Passage to read Block Start

Wharton was born to George Frederic Jones and Lucretia Stevens Rhinelander in New York City. She had two brothers, Frederic Rhinelander and Henry Edward. The saying "Keeping up with the Joneses" is said to refer to her father's family. She shared a lifelong friendship with her Rhinelander niece, renowned landscape architect Beatrix Farrand of Reef Point in Bar Harbor, Maine, and often traveled with Henry James in Europe. Wharton combined her insider's view of America's privileged classes with a brilliant, natural wit to write humorous, incisive novels and short stories of social and psychological insight. She was well acquainted with many of her era's other literary and public figures, including Henry James and Theodore Roosevelt.

In 1885, at 23 years of age, she married Edward (Teddy) Robbins Wharton, who was 12 years her senior. From a well-established Boston family, he was a sportsman and a gentleman of her social class and shared her love of travel, although they had little in common intellectually. From the late 1880s until 1902, he suffered acute depression, and the couple ceased their extensive travel. At that time his depression manifested as a more serious disorder, after which they lived almost exclusively at The Mount, their estate designed by Edith Wharton. In 1908 her husband's mental state was determined to be incurable and she divorced him in 1913. In 1908 she began an affair with Morton Fullerton, a journalist for The Times, in whom she found an intellectual partner.

Passage to read Block End

• _What this exercise asks_:
1. According to the passage on Edith Wharton, how old was she when she married Edward Robbins Wharton?
2. Check each statement against the passage on Edith Wharton. Answer yes or no and quote the words that decide it. (a) Wharton had two brothers. (b) Edward Wharton came from a New York family. (c) Wharton divorced her husband in 1908.

Supplied data Block Start

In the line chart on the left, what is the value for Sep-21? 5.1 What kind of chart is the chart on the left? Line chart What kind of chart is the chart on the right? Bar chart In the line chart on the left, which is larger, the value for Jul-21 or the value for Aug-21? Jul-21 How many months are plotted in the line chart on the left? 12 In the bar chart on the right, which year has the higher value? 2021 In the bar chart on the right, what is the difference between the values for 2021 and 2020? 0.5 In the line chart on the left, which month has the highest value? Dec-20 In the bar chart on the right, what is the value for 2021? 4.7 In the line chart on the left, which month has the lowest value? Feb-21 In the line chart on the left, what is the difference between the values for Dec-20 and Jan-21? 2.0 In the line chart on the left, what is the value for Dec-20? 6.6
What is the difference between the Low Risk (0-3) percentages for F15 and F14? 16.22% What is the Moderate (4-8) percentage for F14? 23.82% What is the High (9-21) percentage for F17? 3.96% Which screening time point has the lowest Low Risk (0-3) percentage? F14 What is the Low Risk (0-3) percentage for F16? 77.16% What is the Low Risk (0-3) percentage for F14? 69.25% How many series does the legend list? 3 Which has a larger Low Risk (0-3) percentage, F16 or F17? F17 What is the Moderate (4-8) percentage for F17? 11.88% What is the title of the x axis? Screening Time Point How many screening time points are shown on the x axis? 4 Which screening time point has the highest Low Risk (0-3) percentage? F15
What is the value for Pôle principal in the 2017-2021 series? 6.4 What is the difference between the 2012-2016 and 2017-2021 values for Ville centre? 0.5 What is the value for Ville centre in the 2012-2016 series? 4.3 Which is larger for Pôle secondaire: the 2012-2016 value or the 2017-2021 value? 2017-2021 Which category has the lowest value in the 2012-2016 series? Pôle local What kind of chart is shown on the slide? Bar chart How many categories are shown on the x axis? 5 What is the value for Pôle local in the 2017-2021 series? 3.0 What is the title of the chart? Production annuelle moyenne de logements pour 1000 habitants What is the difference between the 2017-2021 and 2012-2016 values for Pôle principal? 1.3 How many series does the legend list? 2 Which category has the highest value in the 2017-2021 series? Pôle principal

Supplied data Block End

• _Task solutions_:
1. She was 23 years old.

2.
(a) Yes: "She had two brothers, Frederic Rhinelander and Henry Edward."
(b) No: "From a well-established Boston family"
(c) No: "she divorced him in 1913"